● **TASK DIRECTIONS**
Skip the pictures and give back the rest of the listing exactly.

● **SOURCE DATA**
+ + +

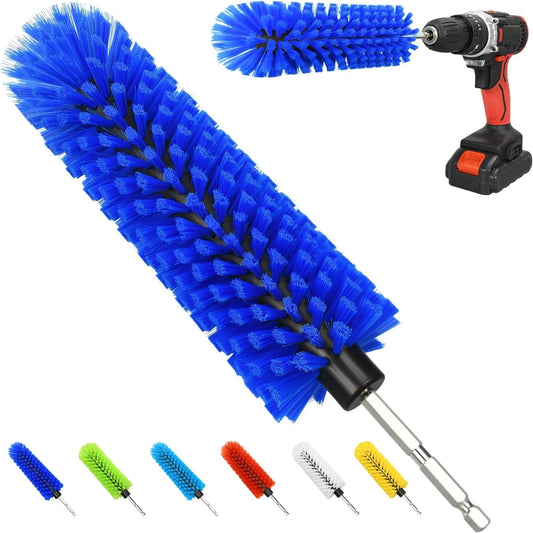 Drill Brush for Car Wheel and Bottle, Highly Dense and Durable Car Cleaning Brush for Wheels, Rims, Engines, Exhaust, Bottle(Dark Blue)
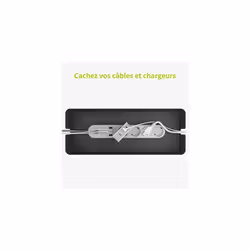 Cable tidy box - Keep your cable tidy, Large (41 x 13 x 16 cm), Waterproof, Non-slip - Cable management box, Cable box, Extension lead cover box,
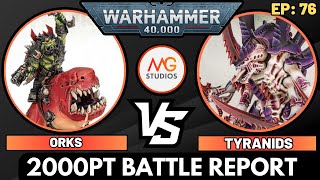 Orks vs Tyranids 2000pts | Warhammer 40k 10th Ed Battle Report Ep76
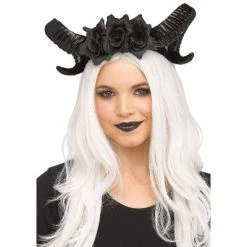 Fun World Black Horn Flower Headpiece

+ + +

● **ANSWER FOR THIS EXERCISE**
 Drill Brush for Car Wheel and Bottle, Highly Dense and Durable Car Cleaning Brush for Wheels, Rims, Engines, Exhaust, Bottle(Dark Blue)
 Cable tidy box - Keep your cable tidy, Large (41 x 13 x 16 cm), Waterproof, Non-slip - Cable management box, Cable box, Extension lead cover box,
 Orks vs Tyranids 2000pts | Warhammer 40k 10th Ed Battle Report Ep76
 Fun World Black Horn Flower Headpiece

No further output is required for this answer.